Many of these books contain reforms of the Statutes, but they mostly deal with reforms of the offices - how the government, the justice, and the public administration had to work - including the election conditions, the numbers and salaries of civil servants. In some cases, changes appear in punishing damages to public and private properties; sometimes, the usual (and useless) laws against too rich clothes worn by the women are updated.
Also in this group of Statutes, I was not able to find similar updates for the law against gambling.
Conclusions
In previous studies in the ASFdL unpublished data have been found for the local trade and utilisation of playing cards in the 15th century. Several uncertainty remained concerning in particular the assumption of a rather regular behaviour in the utilisation of playing cards in the course of time, or instead the presence of several periods of remarkable vogue separated by intervals with a lower spread.
Answers have thus been searched in public documents of the town. The attention has been focused on the middle of the century. First the laws on Gabelle have been studied and the amounts of the duties collected by the administration.
Later on, the study has been extended to include the laws against gambling, and again the corresponding incomes in the public cash books. In both researches, some visits to the ASF have been considered to be promising too, because many documents from Arezzo are kept in Florence.
Unfortunately, no document has been found with the necessary detail, neither for laws on gambling, nor for customs duties. It is not yet clear (to me at least) whether such documents can be found in future researches, or they have not been kept, or even not been recorded.
APPENDIX
Testatori in Ospedale di Santa Maria sopra i Ponti
Following the same guideline of most recent researches of mine, I looked, also in the ASAr, for any archival store that could contain account books of retailers. From this point of view, the ASAr is a much smaller source, in comparison with the abundant store of the ASFdL. Nevertheless, I could find five such books for the time of interest, in the section of the hospital of Santa Maria sopra i Ponti.(17)
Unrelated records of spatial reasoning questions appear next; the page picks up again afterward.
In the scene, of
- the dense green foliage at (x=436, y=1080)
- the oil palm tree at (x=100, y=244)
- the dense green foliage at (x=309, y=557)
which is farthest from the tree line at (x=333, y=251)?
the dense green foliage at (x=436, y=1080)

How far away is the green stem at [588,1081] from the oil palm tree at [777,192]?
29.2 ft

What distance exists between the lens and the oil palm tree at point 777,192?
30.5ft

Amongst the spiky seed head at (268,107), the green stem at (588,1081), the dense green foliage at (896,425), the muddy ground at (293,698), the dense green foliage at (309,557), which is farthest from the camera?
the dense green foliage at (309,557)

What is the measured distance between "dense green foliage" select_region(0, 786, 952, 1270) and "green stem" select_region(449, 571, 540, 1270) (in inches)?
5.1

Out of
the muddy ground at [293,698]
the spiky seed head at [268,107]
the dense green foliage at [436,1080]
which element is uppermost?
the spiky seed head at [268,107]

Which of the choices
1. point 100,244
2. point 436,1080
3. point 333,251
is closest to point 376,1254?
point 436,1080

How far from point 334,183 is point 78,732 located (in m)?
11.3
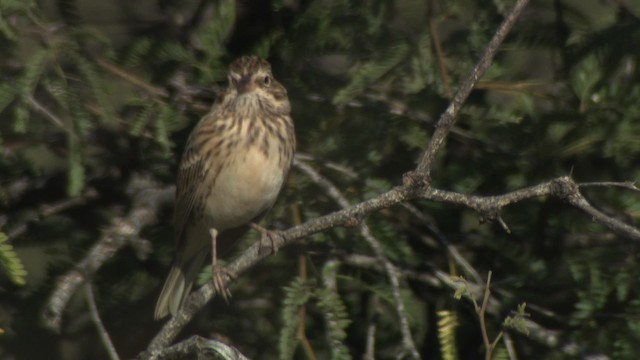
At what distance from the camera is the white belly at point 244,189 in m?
4.64

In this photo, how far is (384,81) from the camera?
14.0 ft

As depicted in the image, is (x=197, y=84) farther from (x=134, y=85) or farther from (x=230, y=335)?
(x=230, y=335)

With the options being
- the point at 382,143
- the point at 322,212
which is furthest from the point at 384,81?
the point at 322,212

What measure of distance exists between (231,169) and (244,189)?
0.18m

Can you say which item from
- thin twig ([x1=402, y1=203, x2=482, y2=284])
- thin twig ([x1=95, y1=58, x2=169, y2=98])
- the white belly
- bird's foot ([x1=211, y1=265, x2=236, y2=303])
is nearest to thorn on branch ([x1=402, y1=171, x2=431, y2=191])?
bird's foot ([x1=211, y1=265, x2=236, y2=303])

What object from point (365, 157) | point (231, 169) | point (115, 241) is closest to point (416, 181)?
point (365, 157)

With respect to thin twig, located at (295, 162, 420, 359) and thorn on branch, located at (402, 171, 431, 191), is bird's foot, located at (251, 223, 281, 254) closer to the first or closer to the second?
thin twig, located at (295, 162, 420, 359)

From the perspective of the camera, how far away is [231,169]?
4.93 metres

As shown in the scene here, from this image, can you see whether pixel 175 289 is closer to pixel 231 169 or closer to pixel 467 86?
pixel 231 169

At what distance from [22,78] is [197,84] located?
36.5 inches

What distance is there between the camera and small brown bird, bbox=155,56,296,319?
4.61m

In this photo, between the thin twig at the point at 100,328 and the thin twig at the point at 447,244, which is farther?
the thin twig at the point at 447,244

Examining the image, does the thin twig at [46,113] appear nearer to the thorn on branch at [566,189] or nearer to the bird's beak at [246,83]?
the bird's beak at [246,83]

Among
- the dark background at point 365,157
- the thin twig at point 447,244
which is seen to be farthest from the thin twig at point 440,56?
the thin twig at point 447,244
Given the small amount of possible sources, I was not surprised to find no useful entry for our aims in those books. Rather than private documents, public ones have better to be studied here.
This situation may appear somewhat deceiving for our aims, but it may be assumed as a typical case in our public archives. Something similar had already occurred to me in other Tuscan towns, as for instance in Siena and Pistoia, where small groups of account books of retailers do exist in the corresponding sections of Archivio di Stato, in which however I could not find any record of playing cards traded.
Footnotes:
(1) Franco Pratesi 2012-13 Notes 1, 3, 4, 5, 6.
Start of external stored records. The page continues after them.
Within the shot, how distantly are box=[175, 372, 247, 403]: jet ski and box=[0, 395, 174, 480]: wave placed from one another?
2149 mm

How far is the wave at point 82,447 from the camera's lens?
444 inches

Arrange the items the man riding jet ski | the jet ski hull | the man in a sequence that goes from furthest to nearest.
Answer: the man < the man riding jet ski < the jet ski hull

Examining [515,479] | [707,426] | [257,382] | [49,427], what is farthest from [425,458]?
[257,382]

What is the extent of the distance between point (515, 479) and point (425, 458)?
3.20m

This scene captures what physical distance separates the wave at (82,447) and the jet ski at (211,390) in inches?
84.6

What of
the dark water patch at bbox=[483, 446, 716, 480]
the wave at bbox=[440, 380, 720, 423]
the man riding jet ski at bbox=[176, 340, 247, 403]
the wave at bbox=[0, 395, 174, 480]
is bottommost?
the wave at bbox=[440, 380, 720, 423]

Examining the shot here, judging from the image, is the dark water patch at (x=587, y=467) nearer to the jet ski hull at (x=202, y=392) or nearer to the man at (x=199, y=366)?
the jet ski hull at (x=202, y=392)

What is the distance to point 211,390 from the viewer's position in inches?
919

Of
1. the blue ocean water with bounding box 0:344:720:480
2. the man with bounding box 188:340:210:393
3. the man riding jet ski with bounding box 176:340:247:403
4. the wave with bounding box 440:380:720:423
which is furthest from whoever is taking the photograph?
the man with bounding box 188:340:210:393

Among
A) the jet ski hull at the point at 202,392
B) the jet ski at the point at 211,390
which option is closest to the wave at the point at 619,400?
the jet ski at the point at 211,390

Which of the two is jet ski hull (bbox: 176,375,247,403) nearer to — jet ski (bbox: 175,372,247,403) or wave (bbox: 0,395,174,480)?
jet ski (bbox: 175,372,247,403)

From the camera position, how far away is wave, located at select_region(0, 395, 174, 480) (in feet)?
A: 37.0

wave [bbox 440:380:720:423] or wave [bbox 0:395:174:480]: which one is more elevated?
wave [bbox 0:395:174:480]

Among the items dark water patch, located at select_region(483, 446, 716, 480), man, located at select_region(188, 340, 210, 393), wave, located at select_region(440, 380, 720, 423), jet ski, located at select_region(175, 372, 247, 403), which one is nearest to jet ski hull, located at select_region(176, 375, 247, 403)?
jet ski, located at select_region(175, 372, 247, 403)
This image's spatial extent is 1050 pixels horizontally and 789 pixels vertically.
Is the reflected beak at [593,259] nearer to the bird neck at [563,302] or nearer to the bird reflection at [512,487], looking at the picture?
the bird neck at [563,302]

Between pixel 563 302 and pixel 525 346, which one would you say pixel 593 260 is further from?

(2) archiviodistato.firenze.it
(3) Frano Pratesi: 1451 – ONE COMMON PACK OF TRIONFI, (2012)
(4) archiviostato.arezzo.it
(5) Lauretta Carbone, Personal communication, October 2012.
(6) ASAr, Tariffari, 1.
(7) ASF, Gabella dei contratti, 2250.
(8) ASF, Miscellanea della repubblica, 139.
(9) Scacco, 22 No. 4 (1991) 190-191.
(10) ASF, Statuti, 23.
(11) ASF, Miscellanea della repubblica, 138.
(12) BRF, Nos. 1848, 2434, 2526, 2604.
(13) ASAr, Camarlingo Generale – Entrata e uscita, 40.
(14) Arnold Esch, Economia, cultura materiale ed arte nella Roma del Rinascimento. Roma 2007.
(15) Statuto di Arezzo (1327) a cura di Giulia Marri Camerani, Firenze 1946.
(16) Statuto del comune e del popolo di Arezzo (1337) a cura di Valeria Capelli. Arezzo 2009.
(17) ASAr, Ospedale di Santa Maria sopra i Ponti, Libri dei Testatori, Nos. 1-5.